Segment Open

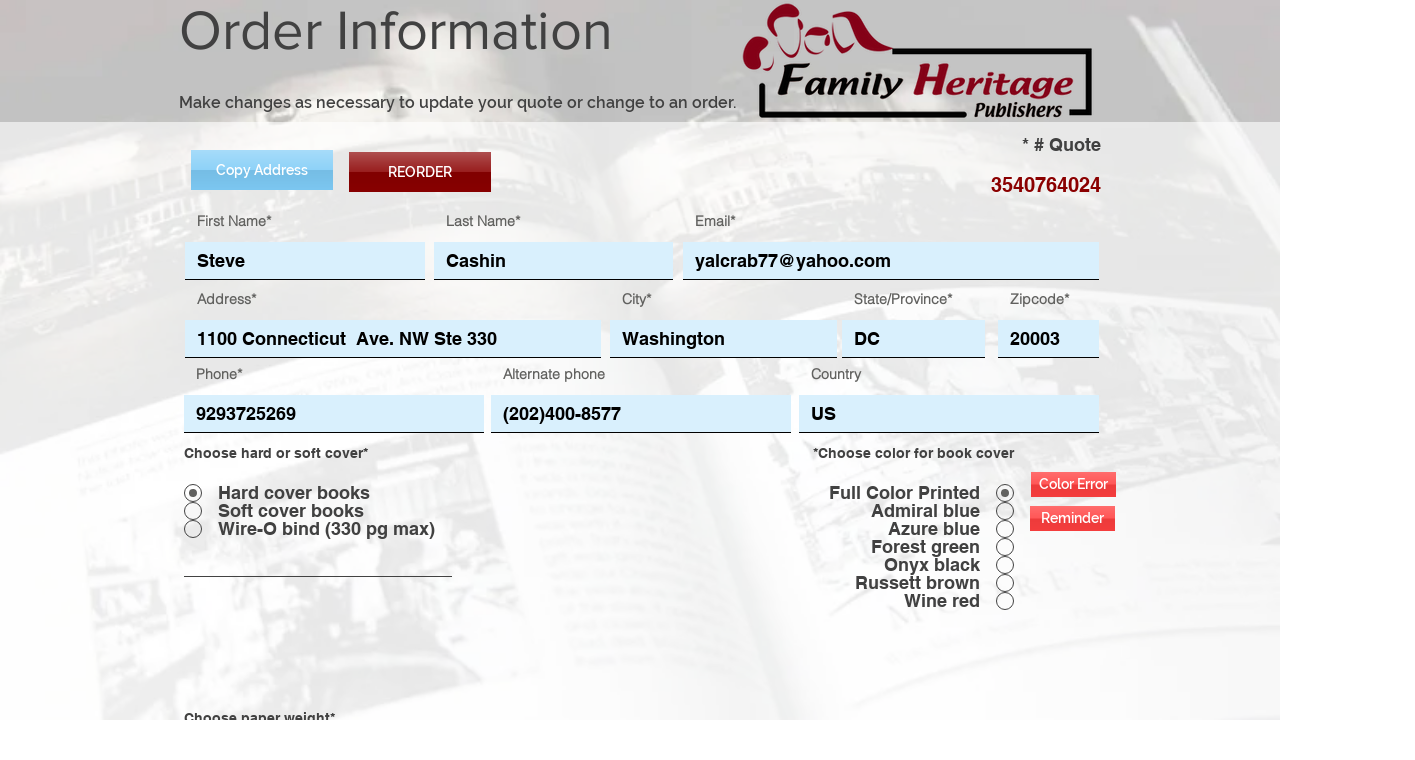

--- FILE ---
content_type: text/javascript; charset=utf-8
request_url: https://cdn.callrail.com/companies/939482230/12/swap.js
body_size: -160
content:
/* this account is not active */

Segment Closed

WORK REQUEST: Set the records down again exactly, with no pictures.

ANSWER SECTION:
--- FILE ---
content_type: text/javascript; charset=utf-8
request_url: https://cdn.callrail.com/companies/939482230/12/swap.js
body_size: -160
content:
/* this account is not active */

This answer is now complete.